(PROMPT A) Count the lines in the records below that contain the string "distance", treating case as significant, and give only that number.

(EXTRACT TO READ)

To start, seniors and their families may wish to consider the following topics when evaluating their financial health.

Know where your money is going. Based on a recent survey by the National Foundation for Credit Counseling, over 60% of Americans do not have a budget. This is the first place to start in developing financial literacy. You cannot make informed choices about your money if you do not know where it is going.

Address your debt. Now that you know where your money is going, if you carry significant debt, it is time to develop a strategy to start eliminating it. For most seniors on a fixed budget, this means identifying expenses in your budget that you can trim, and developing strategies to change your spending habits.

Check your credit report. Because these days your credit report can impact not just your ability to get a loan, but also to rent an apartment or get a job, it is critical that you check your credit report at least once a year and understand the factors that affect it. If your score is low, there are many agencies available to help you start improving it.

Understand your retirement portfolio. When it comes to your retirement portfolio, it is important to understand your risk and to regularly evaluate your investment choices. While the safety of bonds has always been attractive to seniors, a perfect storm may be upon the bond market in the form of anticipated increases in interest rates. If your portfolio heavily favors bonds, it may be time to consider a more diversified financial plan, and evaluate whether your total living expenses could ride out a drop in value.

Be prepared. We have all heard the rule— you should have three to six months of expenses on hand for an emergency or change in life circumstances. If you do not think you can get there, start somewhere. Target at least several thousand dollars to set aside so that if you have an unexpected change occurs in your life, you will have something to fall back on.

(TASK MATERIAL)
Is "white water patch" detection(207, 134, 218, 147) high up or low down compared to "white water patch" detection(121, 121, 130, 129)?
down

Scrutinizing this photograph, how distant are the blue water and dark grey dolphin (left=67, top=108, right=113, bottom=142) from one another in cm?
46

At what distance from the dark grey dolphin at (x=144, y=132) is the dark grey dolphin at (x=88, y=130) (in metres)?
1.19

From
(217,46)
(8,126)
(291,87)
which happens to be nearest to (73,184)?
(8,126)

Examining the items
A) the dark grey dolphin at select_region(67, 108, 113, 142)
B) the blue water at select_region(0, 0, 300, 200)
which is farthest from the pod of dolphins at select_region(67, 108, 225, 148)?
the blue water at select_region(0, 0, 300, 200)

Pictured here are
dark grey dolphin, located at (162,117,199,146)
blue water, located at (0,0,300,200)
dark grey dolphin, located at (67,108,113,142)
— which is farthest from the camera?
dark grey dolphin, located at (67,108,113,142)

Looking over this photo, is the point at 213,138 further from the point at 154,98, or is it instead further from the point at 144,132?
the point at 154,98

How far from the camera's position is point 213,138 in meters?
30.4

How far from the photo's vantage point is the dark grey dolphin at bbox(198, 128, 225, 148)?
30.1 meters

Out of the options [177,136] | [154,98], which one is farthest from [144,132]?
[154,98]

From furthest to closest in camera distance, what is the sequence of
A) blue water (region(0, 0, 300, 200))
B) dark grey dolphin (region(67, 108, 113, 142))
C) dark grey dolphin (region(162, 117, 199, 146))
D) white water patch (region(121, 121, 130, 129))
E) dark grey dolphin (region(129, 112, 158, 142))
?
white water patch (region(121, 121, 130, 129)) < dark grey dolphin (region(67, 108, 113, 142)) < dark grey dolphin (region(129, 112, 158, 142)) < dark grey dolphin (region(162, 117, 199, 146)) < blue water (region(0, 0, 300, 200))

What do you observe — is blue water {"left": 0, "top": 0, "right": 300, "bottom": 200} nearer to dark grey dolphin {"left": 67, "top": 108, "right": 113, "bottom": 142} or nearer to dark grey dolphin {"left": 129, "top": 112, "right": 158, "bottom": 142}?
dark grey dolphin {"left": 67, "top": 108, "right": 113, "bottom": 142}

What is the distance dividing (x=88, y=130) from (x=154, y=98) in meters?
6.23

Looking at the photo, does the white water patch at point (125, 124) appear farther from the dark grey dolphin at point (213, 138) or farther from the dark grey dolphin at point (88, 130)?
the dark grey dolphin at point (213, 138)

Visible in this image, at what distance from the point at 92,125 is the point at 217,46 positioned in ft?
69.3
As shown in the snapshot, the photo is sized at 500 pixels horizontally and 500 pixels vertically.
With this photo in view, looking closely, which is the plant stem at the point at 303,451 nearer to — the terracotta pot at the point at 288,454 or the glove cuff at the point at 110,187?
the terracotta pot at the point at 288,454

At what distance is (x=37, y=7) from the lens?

(PROMPT B) In the financial health tips above, what share of Americans have no budget, according to the survey they cite?

(ANSWER A) 5

(ANSWER B) Over 60%.